Matsuyama Z, Izumi Y, Kameyama M, Kawakami H, Nakamura S
Department of Information Physiology, National Institute for Physiological Sciences, Okazaki, Japan.
J Med Genet. 1999 Jul;36(7):546-8.
The effect of CAT trinucleotide interruptions in the CAG trinucleotide repeats of the SCA1 gene on the age at onset of spinocerebellar ataxia type 1 (SCA1) was investigated. The number of CAG repeats in SCA1 was determined by polymerase chain reaction (PCR) analysis, and the presence of CAT interruptions was assessed on the basis of the sensitivity of the PCR products to the restriction endonuclease SfaNI, which recognises CAT trinucleotides. Only one in 17 expanded SCA1 alleles from 17 SCA1 patients was interrupted by CAT. The SfaNI sensitive SCA1 allele from this single patient contained 58 CAG repeats, which would predict an age at onset of SCA1 of 22.0 years, in contrast to the actual 50 years. In addition, the brain stem atrophy of this patient was mild compared with that of a patient with 52 uninterrupted CAG repeats. A sequence analysis showed that the repeat portion of the patient contained (CAG)45CATCAG CAT(CAG)10. From these results, we suggest that the age at onset of SCA1 is not determined by the total number of CAG repeats (58) but by the number of uninterrupted CAG repeats.
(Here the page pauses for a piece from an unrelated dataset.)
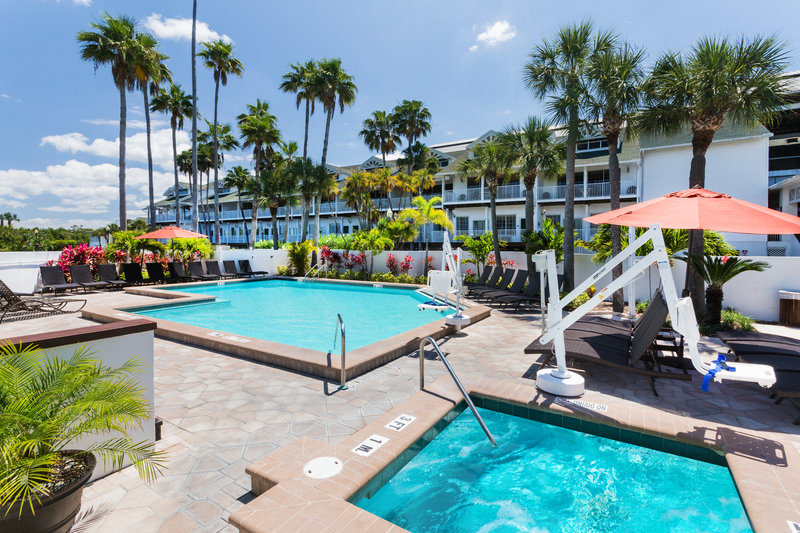 Holiday Inn & Suites Clearwater Beach S Harbour-Swimming Pool<br/>Image from Leonardo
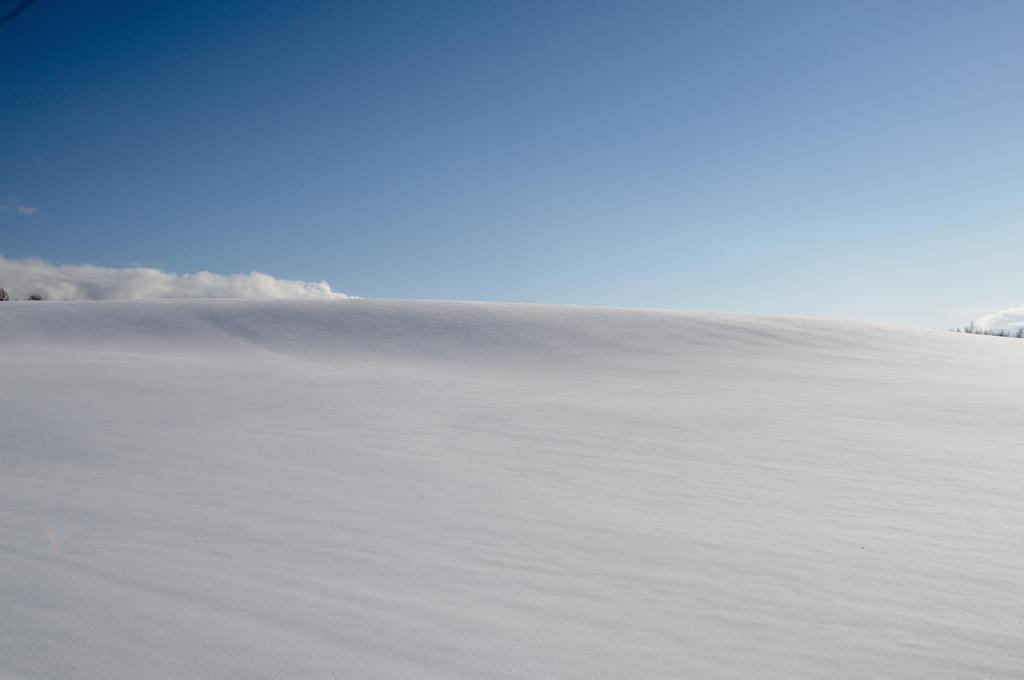 winter hills by kuroihikari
研究了SCA1基因CAG三核苷酸重复序列中CAT三核苷酸中断对1型脊髓小脑共济失调(SCA1)发病年龄的影响。通过聚合酶链反应(PCR)分析确定SCA1中CAG重复序列的数量,并根据PCR产物对识别CAT三核苷酸的限制性内切酶SfaNI的敏感性来评估CAT中断的存在情况。在17例SCA1患者的17个扩增SCA1等位基因中,只有1个被CAT中断。该单一患者的SfaNI敏感SCA1等位基因包含58个CAG重复序列,预计SCA1发病年龄为22.0岁,而实际发病年龄为50岁。此外,与一名具有52个不间断CAG重复序列的患者相比,该患者的脑干萎缩程度较轻。序列分析表明,该患者的重复部分包含(CAG)45CATCAG CAT(CAG)10。从这些结果来看,我们认为SCA1的发病年龄不是由CAG重复序列的总数(58个)决定的,而是由不间断CAG重复序列的数量决定的。